Un médecin du sport peut établir ce cadre : évaluation cardiovasculaire, test d'effort, analyse de la souplesse et programme de renforcement ciblé. En Suisse, ce type de consultation est accessible et souvent pris en charge lorsqu'il s'inscrit dans un parcours de soins. Consulter avant l'apparition de la douleur, et non après, change radicalement le pronostic.
Ce que révèle le cas Messi pour les sportifs suisses
Le parcours du capitaine argentin résonne particulièrement en Suisse, dont l'équipe vient de croiser sa route en quart de finale. De nombreux amateurs relancent leur pratique du football à la faveur de la Coupe du monde, souvent sans échauffement structuré ni suivi.

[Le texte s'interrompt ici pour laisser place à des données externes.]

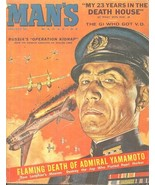 MAN'S January 1961 - SYD SHORES, LEON GREGORI, HOWARD HOPEWELL, JONATHAN... - $17.99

Or les statistiques des cabinets de médecine sportive montrent une hausse des consultations pour blessures musculaires chaque fois qu'un grand tournoi enflamme les terrains de quartier.
Les signaux à ne jamais ignorer sont clairs : une douleur vive et localisée à l'arrière de la cuisse, une sensation de « claquage », un hématome ou une perte de force. Continuer à jouer sur une élongation transforme fréquemment une blessure bénigne en déchirure lourde, avec plusieurs semaines d'arrêt à la clé. La règle d'or reste le repos initial, le glaçage, puis une reprise encadrée plutôt qu'un retour précipité.
Trois réflexes avant de rechausser les crampons
D'abord, un échauffement complet de quinze à vingt minutes, incluant des exercices de mobilité et des accélérations progressives. Ensuite, un renforcement régulier des ischio-jambiers et des mollets, en dehors des matchs, pour absorber les contraintes. Enfin, un avis médical dès qu'une douleur revient à l'entraînement : la récidive est le principal ennemi du sportif de plus de 35 ans.
Messi incarne l'idée qu'il est possible de performer tard, à condition d'écouter son corps et de s'entourer des bonnes compétences. Pour le pratiquant lambda, cette philosophie tient en une phrase : mieux vaut une consultation de prévention qu'une saison d'arrêt. Un professionnel de santé peut vous aider à bâtir un programme sécurisé et à repérer les fragilités avant qu'elles ne se manifestent sur le terrain.
Cet article est fourni à titre d'information générale et ne remplace pas un avis médical individualisé. En cas de douleur, de blessure ou de doute sur votre condition physique, consultez un médecin ou un professionnel de santé qualifié.